Edible Berkshires

Bigger Is Not Always Better

Micro Dairies Show That Small Can Succeed

Above, Leahey’s Jersey cows

The new size of dairying is micro. Stina Kutzer’s Gammelgården Creamery in Pownal, Vermont, and Phil and Jen Leahey’s Leahey Farm in Lee, Massachusetts, prove that it is possible to run farm businesses with just a handful of cows. For these farmers, big success comes in a small format.

Stina’s dairy couldn’t have been any smaller at the start. In the fall of 2011 she was milking one Jersey cow, Babette, a gift from her husband, Peter, on her 50th birthday. Now in her third year, Stina milks five cows and makes skyr, butter and cheese as Gammelgården Creamery.

Information given:
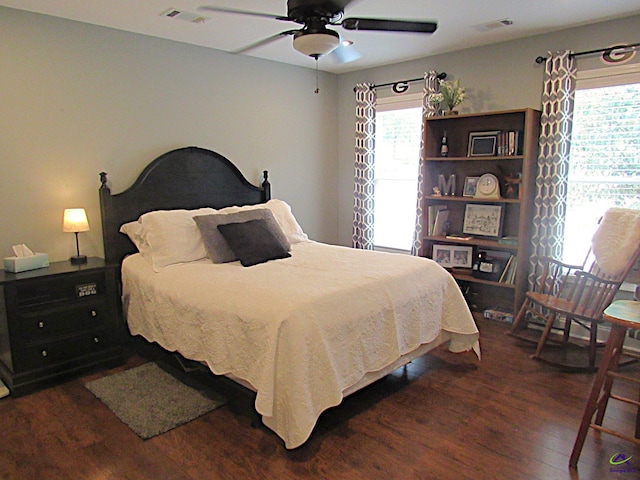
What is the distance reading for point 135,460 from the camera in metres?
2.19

---

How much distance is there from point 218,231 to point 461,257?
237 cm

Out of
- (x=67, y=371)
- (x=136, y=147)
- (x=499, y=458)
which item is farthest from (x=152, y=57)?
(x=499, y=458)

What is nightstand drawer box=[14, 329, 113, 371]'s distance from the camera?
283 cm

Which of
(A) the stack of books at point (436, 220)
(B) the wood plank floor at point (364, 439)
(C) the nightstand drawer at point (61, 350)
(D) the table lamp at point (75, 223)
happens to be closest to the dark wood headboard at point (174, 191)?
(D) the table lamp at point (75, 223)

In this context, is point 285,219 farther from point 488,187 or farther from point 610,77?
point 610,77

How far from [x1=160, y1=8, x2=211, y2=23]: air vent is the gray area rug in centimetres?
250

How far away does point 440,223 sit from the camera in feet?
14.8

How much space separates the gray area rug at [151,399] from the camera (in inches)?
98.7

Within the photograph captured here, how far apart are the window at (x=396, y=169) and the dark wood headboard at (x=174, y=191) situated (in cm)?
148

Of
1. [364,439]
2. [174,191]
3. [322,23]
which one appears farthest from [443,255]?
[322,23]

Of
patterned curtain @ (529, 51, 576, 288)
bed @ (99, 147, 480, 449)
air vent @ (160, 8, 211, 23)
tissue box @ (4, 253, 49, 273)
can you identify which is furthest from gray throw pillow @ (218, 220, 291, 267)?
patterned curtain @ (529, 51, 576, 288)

* * *

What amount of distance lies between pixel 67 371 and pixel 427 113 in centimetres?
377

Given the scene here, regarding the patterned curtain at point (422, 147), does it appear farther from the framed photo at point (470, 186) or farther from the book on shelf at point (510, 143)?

List of tasks:
1) Quote the micro dairy article from "Edible Berkshires" to "as Gammelgården Creamery.".
2) In the micro dairy article, what was the name of the Jersey cow Stina Kutzer received for her 50th birthday?
3) Write what comes next in the micro dairy article, after the paragraph about Stina's skyr, butter and cheese.

Expected answers:
1)
Edible Berkshires

Bigger Is Not Always Better

Micro Dairies Show That Small Can Succeed

Above, Leahey’s Jersey cows

The new size of dairying is micro. Stina Kutzer’s Gammelgården Creamery in Pownal, Vermont, and Phil and Jen Leahey’s Leahey Farm in Lee, Massachusetts, prove that it is possible to run farm businesses with just a handful of cows. For these farmers, big success comes in a small format.

Stina’s dairy couldn’t have been any smaller at the start. In the fall of 2011 she was milking one Jersey cow, Babette, a gift from her husband, Peter, on her 50th birthday. Now in her third year, Stina milks five cows and makes skyr, butter and cheese as Gammelgården Creamery.

2) Babette

3)
“I’ve worked on big dairies, but I’m not a fan,” she said. The layout of Stina’s farm is on the human scale. Each day she descends the short slope from her little milking parlor to her compact stand-alone creamery building. Her modest pasture pushes out 20 acres to the northwest. It’s just enough land for the milking cows and a few heifers to graze. Stina works with a small pasteurizer designed for micro dairies processing as little as 20 gallons of milk at a time.

Some 40 miles to the south, Phil and Jen Leahey have revived dairying on land that has been in the Leahey family since 1889. “This is part of my dream here,” Phil said while standing in his historic barn. His grandfather pasteurized milk and delivered it to homes in Lee before demand waned in the late 1960s. His uncle shipped bulk milk through the early 1970s. Phil and Jen returned the farm to dairying last year.

Stina Kutzer making Skur.

SJen Leahey cares for the future milkers at Gammelgarden Creamery

“As long as we can get the product to the people and get a fair price for it, it’s gonna work,” Phil said, gesturing toward the 288-square-foot shed housing their new milk processing space. Whereas his grandfather milked 35 cows, Phil and Jen have eleven animals in the dairy herd, and currently are milking seven. The number of cows in milk is just a matter of where they are in their lactation cycle.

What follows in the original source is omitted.